On Behalf of | Oct 31, 2022 | Child Custody

If you have a joint-custody arrangement, you expect your co-parent to respect your parental authority. You also do not want him or her badmouthing you to your children. Sadly, though, too many co-parents treat their counterparts poorly.

According to Psychology Today, parental alienation is a serious type of child abuse. With parental alienation, which can be intentional or inadvertent, one co-parent turns the kids against the other. If your co-parent is undermining the good relationship you have with your kids, you need evidence of his or her bad behavior.

Effective documentation

Mere assertions of parental alienation are not likely to do you or your kids much good. Indeed, to pursue a custody modification or take other steps, you must be able to prove your spouse’s conduct is harming your kids.

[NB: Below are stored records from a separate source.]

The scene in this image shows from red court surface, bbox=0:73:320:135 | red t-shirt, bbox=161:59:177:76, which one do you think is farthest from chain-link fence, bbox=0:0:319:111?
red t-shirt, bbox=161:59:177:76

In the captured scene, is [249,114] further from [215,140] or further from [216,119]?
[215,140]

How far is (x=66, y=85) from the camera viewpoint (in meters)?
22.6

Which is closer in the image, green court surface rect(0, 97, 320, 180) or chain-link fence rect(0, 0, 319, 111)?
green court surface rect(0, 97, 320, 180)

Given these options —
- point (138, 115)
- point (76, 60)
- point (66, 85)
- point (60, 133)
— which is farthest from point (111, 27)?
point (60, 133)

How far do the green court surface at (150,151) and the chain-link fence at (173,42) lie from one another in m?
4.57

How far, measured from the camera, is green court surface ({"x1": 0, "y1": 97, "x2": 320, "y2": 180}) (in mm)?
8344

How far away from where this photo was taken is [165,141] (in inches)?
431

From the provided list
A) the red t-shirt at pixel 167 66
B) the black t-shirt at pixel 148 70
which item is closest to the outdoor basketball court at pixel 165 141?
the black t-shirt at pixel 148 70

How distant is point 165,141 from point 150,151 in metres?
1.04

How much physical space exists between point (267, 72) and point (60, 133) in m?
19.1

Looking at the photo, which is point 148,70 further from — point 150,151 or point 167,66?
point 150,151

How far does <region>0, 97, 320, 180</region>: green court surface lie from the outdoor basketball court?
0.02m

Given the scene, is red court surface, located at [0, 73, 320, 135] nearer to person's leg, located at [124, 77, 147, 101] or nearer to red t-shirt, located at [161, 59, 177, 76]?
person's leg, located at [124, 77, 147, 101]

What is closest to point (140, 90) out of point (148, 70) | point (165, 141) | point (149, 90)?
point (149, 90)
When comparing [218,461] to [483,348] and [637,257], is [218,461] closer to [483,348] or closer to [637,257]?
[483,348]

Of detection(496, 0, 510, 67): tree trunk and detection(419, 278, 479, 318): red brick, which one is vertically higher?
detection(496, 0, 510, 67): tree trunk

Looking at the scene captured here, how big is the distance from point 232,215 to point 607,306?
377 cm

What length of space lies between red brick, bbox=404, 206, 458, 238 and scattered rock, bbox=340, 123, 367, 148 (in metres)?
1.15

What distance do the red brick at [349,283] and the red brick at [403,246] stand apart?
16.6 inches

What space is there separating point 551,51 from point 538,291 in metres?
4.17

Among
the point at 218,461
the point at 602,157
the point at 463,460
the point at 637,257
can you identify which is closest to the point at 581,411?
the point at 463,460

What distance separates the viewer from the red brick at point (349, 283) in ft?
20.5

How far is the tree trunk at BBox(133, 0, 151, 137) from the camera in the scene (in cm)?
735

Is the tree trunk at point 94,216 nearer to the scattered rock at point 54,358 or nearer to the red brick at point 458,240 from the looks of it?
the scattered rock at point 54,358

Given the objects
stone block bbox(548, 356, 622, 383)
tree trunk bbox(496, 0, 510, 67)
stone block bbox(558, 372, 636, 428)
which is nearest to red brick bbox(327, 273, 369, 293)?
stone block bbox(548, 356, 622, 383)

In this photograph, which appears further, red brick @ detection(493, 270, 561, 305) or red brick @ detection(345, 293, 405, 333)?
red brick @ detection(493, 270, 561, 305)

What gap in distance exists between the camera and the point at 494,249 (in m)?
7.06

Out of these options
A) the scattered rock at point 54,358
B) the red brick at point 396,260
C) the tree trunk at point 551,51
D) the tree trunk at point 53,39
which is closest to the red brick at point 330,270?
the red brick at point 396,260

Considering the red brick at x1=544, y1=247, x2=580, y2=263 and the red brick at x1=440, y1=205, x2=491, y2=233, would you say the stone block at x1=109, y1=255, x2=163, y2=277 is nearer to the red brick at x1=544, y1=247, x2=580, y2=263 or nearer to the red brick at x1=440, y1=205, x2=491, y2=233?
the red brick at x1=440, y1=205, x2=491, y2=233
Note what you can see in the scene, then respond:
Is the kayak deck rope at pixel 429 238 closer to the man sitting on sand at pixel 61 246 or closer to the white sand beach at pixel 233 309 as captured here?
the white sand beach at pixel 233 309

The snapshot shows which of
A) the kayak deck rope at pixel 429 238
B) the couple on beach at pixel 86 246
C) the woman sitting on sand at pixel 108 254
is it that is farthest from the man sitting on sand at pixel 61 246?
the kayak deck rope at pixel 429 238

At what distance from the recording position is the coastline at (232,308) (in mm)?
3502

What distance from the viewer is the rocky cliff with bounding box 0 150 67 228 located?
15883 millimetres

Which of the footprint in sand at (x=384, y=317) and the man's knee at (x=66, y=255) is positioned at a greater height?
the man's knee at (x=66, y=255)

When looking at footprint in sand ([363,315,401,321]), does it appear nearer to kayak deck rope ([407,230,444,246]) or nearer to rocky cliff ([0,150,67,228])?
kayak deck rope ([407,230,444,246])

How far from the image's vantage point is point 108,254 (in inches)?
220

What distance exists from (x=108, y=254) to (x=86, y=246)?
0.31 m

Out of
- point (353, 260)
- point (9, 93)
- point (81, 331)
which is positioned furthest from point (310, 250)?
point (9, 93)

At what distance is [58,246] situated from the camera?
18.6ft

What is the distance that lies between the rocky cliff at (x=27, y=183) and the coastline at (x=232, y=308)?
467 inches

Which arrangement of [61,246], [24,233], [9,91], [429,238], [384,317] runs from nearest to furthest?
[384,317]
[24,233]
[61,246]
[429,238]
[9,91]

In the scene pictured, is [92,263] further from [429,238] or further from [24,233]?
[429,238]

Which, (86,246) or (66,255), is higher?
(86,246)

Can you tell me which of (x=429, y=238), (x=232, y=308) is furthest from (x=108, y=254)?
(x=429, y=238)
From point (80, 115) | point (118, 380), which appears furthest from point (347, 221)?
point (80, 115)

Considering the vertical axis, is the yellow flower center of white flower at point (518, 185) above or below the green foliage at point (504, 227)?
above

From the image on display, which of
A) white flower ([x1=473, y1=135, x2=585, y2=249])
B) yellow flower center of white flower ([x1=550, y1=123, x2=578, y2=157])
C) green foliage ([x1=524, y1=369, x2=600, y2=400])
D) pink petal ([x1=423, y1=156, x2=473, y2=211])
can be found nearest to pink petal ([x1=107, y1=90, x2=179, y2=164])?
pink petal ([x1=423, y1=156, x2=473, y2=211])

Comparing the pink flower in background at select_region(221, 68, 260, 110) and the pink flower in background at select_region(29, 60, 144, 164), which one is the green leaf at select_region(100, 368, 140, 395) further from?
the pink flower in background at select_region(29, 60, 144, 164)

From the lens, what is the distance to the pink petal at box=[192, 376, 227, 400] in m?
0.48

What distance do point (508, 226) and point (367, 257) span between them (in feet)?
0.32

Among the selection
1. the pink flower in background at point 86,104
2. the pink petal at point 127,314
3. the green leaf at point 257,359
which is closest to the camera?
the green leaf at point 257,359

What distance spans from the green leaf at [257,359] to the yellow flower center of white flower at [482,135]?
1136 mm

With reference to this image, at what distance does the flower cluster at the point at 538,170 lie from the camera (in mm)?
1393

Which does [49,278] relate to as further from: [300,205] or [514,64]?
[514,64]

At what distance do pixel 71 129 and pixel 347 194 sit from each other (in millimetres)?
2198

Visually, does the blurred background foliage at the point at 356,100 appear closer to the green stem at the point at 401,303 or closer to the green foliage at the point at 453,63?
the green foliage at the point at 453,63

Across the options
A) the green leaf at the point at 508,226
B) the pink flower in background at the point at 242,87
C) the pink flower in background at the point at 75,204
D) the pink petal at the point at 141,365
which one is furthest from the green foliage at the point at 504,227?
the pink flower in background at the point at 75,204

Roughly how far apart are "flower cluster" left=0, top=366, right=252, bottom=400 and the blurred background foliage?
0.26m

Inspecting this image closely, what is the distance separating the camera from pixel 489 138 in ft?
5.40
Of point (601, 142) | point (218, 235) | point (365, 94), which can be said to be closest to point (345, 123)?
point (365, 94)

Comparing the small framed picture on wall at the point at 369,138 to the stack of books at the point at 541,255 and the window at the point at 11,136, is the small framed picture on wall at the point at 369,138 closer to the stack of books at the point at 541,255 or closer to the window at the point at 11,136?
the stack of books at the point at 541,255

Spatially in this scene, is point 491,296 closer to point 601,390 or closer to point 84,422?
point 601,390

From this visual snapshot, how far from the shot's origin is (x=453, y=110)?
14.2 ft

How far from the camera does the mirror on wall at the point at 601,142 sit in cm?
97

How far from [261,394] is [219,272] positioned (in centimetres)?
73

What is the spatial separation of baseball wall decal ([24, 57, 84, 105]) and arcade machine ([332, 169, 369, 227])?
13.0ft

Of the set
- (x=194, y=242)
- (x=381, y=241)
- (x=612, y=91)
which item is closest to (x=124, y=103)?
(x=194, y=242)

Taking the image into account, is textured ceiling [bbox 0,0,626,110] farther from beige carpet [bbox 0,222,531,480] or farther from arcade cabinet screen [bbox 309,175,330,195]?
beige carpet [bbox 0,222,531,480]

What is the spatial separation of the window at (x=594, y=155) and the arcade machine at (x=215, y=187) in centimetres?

The following types of documentation may be useful:

  • Text messages, voicemails, letters and other correspondence between your kids and their co-parent or you and your co-parent
  • Statements from your children
  • Statements from your children’s teachers, social group leaders, clergy and friends
  • Evaluations from social workers and child psychologists

Legal action

As you probably know by now, New York judges must think about the children’s best interests when they make custody-associated decisions. It should come as no surprise, however, that judges do not like parental alienation. Put simply, if you have sufficient documentation of it, you may be able to convince a judge to take a second look at your custody arrangement.

Ultimately, because parental alienation can forever ruin your parent-child relationships unbelievably quickly, gathering evidence and protecting your parental rights must be your top priorities.